Dés les premières scènes, les références cinématographiques sont visibles et accentuées, plongeant le spectateur dans un Hollywood à la limite du ringard. Le sourire arrive à nos lèvres, avec une pointe d’incompréhension pendant toute l’introduction. Alors que le personnage de Sam nous est dépeint comme un jeune homme d’une trentaine d’années, ne faisant rien de sa vie et bientôt mis dehors par son propriétaire, il est filmé par plusieurs angles de vues différents, qui s’enchainent successivement, le tout accompagné d’une musique forte et tragique. Le fond et la forme sont presque en désaccord, devant ce millenial présenté par les effets cinématographiques hollywoodiens des années 1950. Cette confrontation entre les époques est visible tout au long du film, par l’utilisation de fondus enchaînés et de surimpressions, dans une enquête policière digne des films noirs des décennies précédentes : une jeune femme est portée disparue, alors qu’un tueur de chien rode. Under the Silver Lake est à la fois le digne héritier de Sunset Boulevard que de Mulholland Drive. Le cinéma devient donc un des sujets principaux du film. Combinant plusieurs genres filmiques (la comédie, le drame, l’épouvante et le policier), le film nous présente un nouveau style cinématographique : le nostalgique.

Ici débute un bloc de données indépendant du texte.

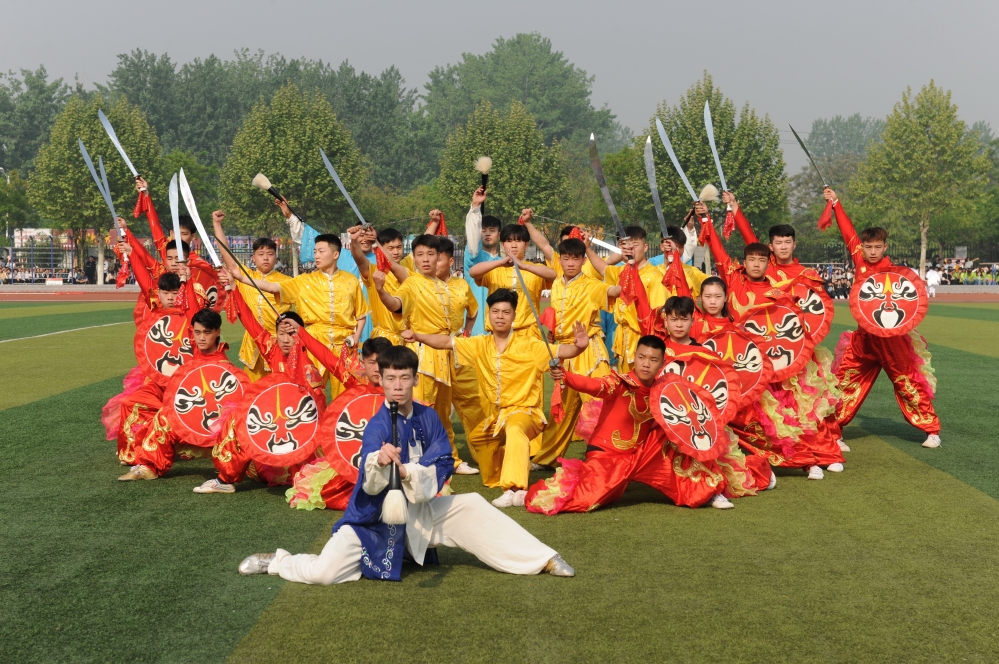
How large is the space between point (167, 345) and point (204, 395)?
2.83ft

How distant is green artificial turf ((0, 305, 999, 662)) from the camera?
13.2 ft

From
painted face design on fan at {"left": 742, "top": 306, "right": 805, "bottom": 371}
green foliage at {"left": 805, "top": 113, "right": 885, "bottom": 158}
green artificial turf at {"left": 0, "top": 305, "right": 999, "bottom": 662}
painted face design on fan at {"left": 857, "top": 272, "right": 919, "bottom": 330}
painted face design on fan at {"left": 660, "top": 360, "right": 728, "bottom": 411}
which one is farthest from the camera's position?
green foliage at {"left": 805, "top": 113, "right": 885, "bottom": 158}

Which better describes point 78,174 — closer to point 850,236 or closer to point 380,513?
point 850,236

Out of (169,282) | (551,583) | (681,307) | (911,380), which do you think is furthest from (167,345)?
(911,380)

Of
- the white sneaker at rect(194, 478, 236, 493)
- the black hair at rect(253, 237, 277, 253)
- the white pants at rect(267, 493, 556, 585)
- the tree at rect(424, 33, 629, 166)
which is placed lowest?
the white sneaker at rect(194, 478, 236, 493)

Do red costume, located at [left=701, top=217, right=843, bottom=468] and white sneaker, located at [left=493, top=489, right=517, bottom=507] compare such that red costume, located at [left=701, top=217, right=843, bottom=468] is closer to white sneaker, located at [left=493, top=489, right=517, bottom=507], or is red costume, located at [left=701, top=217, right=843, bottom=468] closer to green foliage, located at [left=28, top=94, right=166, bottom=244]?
white sneaker, located at [left=493, top=489, right=517, bottom=507]

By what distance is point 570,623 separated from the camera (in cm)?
427

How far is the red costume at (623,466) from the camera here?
6129 millimetres

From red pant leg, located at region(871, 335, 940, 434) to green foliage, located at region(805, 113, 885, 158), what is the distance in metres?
125

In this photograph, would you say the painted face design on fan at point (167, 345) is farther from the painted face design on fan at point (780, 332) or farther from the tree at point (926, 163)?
the tree at point (926, 163)

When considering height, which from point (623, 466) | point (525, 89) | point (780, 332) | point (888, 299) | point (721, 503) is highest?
point (525, 89)

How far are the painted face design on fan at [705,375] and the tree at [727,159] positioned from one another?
105 ft

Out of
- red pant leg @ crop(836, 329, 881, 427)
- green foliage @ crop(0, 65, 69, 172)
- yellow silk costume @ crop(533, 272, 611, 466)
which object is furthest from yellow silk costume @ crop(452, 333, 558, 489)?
green foliage @ crop(0, 65, 69, 172)

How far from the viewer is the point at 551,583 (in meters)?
4.79
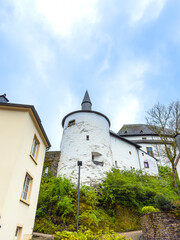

Au cœur même de l’industrie, Sam vit sous le panneau « Hollywood » mais est bien loin des paillettes et du glamour vendus habituellement à l’écran. Au contraire, un envers du décor, plus sombre et totalement inattendu, est dépeint. De par son aspect physiques et ses actes, le personnage principal, peu propre sur lui, qui ne fait rien de son existence, est le digne stéréotype de notre société moderne. Entouré d’affiches de films classiques comme Fenêtre sur cour d’Alfred Hitchcock (dont on retrouvera la présence au cours de l'intrigue), et presque harcelé au téléphone par sa mère qui lui conseille de voir un film muet (elle ira jusqu’à lui envoyer le film enregistré sur une cassette), il est persuadé que le gouvernement le surveille et le manipule. L'acteur Andrew Garfield nous offre une prestation loin d’être mauvaise, mais nullement incroyable, de ce jeune adulte emprisonné dans un entre-deux temporel. Pour autant, il permet de nous identifier pleinement à son personnage car il est justement conforme à l’image que nous avons de cette génération décalée de la réalité, qui veut tout obtenir, sans rien faire pour cela. Un certain mal-être est évidemment à discerner, lorsqu'il fait face à cette société dans laquelle il n’arrive pas à trouver sa place. Il cherche avant tout à donner un sens à son existence, et à surpasser sa crainte de la femme, lorsqu’il se lance à corps perdu à la recherche de Sarah, la belle disparue.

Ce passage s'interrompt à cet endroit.